Understanding Boosting in Machine Learning with AdaBoost Example

Boosting is one of the most widely used classes of algorithms in machine learning, applied globally to tackle a variety of complex problems. It involves combining multiple weak learners—typically simple models that perform just slightly better than random guessing—to collectively form a strong predictive model. Each learner is trained sequentially, with a focus on correcting the mistakes made by its predecessors. Misclassified or hard-to-learn data points are given more importance in subsequent rounds. In this blog, we’ll explore one of the simplest and most well-known boosting algorithms, AdaBoost (Adaptive Boosting).
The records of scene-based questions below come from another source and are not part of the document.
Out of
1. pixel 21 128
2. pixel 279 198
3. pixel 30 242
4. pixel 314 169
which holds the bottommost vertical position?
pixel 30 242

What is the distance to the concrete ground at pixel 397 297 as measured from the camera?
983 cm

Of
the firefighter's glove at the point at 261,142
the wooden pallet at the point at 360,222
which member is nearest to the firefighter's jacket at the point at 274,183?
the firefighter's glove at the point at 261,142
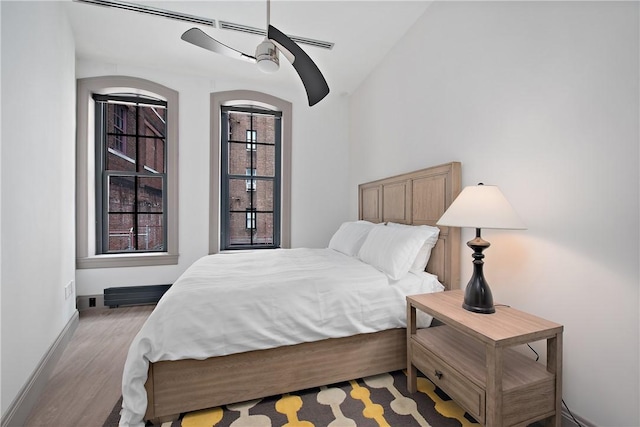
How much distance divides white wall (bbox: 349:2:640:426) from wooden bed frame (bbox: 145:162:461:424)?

We'll also implement it from scratch and demonstrate how it can significantly improve model accuracy.

Before diving into AdaBoost, let’s first understand the core principle of boosting through the following illustration.

In the illustration above, Boxes 1, 2, and 3 represent classifications made by individual models—D1, D2, and D3—each of which is a weak learner and performs poorly when used alone. However, when these models are combined, as shown in Box 4, they work together to make highly accurate predictions.

This is the core idea behind AdaBoost as well. In AdaBoost, each model’s prediction is weighted, and these weights are updated during training based on whether the model classifies each instance correctly or not. Incorrectly classified instances are given higher weights, making them more influential in the next iteration.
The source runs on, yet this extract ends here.